* [Metin Bloğu]

____

Ben de öperim oğlumu yatarken. Aklımda hep ''ya birgün açıkta kalırsa'' vardır. Oğluma yemek yedirirken aç çocukları düşünürüm. Sokakta yatanları, dövülenleri, ölenleri, öldürülenleri düşünürüm. Bugün düşündüm, oğluma baktım ve parçalarını eteğimde taşıdığımı düşündüm. Ağaçlardan topladığımı düşündüm.

Hey sen! Sen evet, sen de düşün olur mu?

Gözyaşlarım deli gibi akıyordu ama o çocuk için, o güzel ana için akıyordu. Eteğinde çocuğunun parçaları, evde yenmemiş bir makarna...

Bazen içinizdeki nefretten korkuyorum. Çocuklara kadar indirebildiğiniz düşmanlık. Bir halka duyduğunuz, içinizi devamlı kemiren yok etme dürtüsünü, çocuklar üzerinden besleyebilmenizden korkuyorum. Ben şu ırkın ARTIKLARI için kılımı kıpırdatmam... Ne tehlikeli bir nefret. Bir çocuk parçalandığında bile kenara atamadığınız...

____

* [Alıştırma Ayrıntıları]
Metinde "Hey sen! Sen" ile başlayıp "yenmemiş bir makarna..." ile biten bölümü yeniden yazın; bu bölümde "makarna" sözcüğünü "pilav" ile değiştirin.

* [Kaynak Malzeme]
____

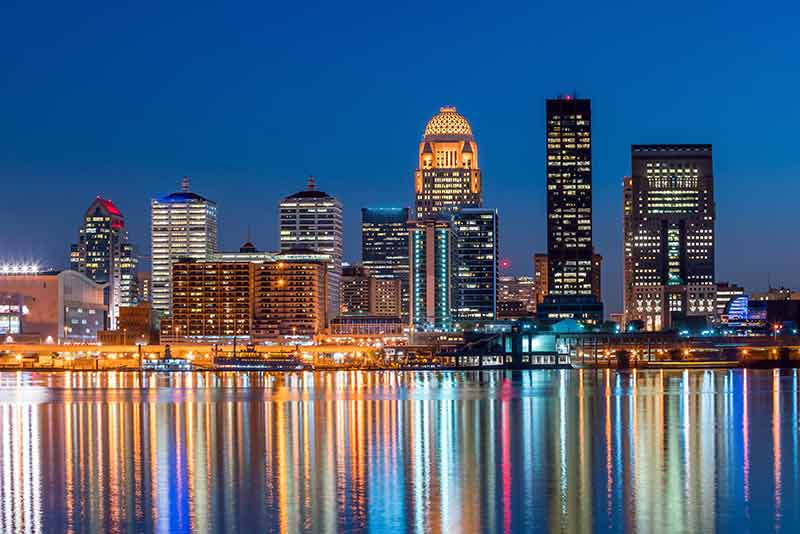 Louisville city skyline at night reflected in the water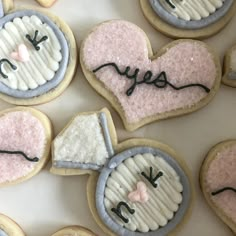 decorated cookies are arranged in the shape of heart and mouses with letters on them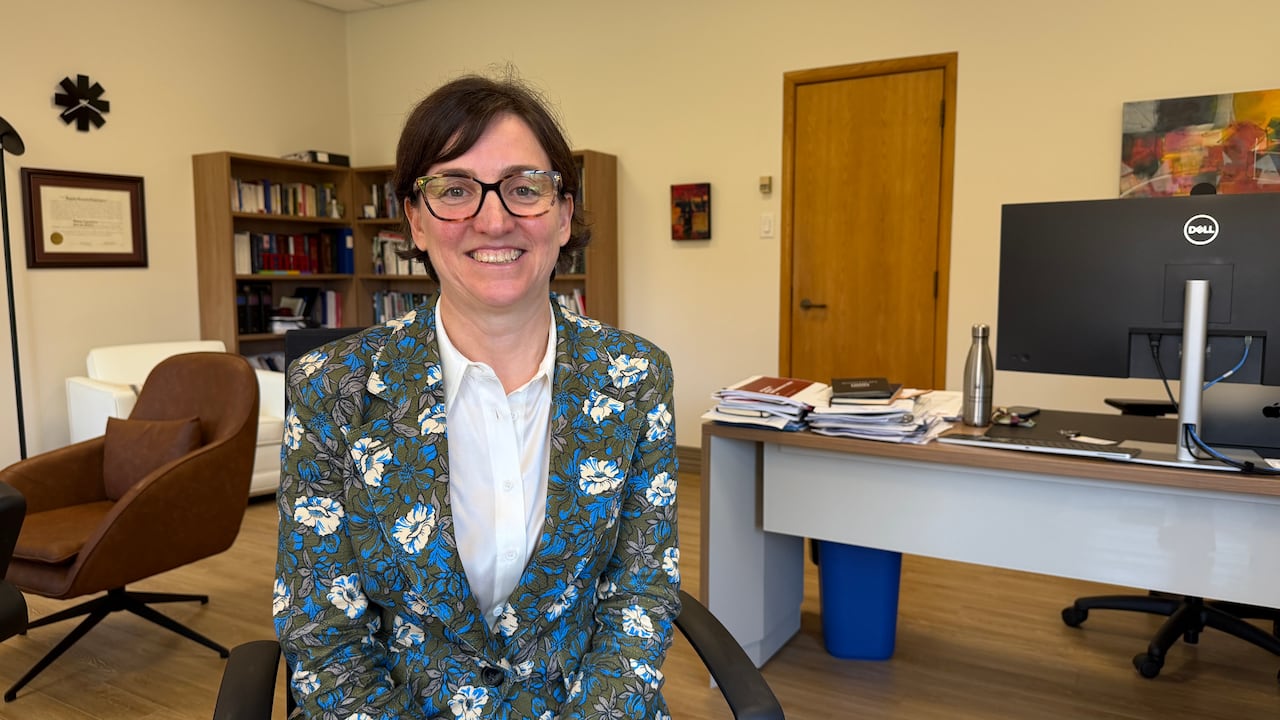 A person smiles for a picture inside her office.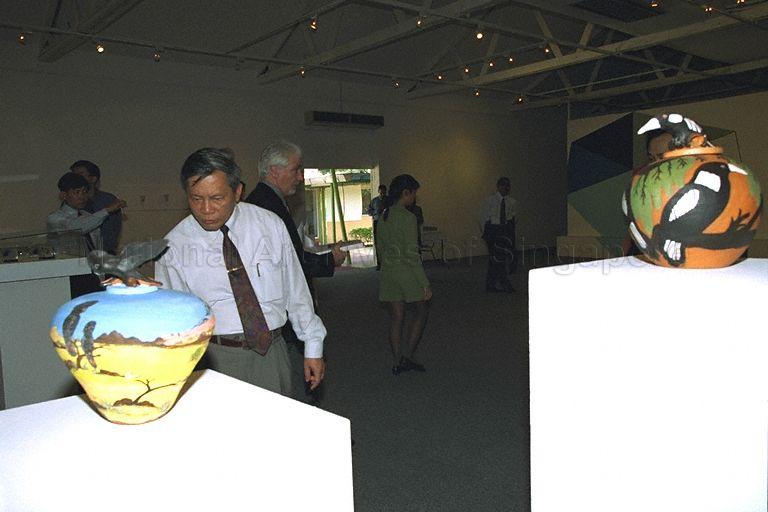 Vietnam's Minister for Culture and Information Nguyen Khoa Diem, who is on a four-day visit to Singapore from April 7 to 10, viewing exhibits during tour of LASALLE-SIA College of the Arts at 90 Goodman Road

____

* [Alıştırma Cevabı]
Hey sen! Sen evet, sen de düşün olur mu?

Gözyaşlarım deli gibi akıyordu ama o çocuk için, o güzel ana için akıyordu. Eteğinde çocuğunun parçaları, evde yenmemiş bir pilav...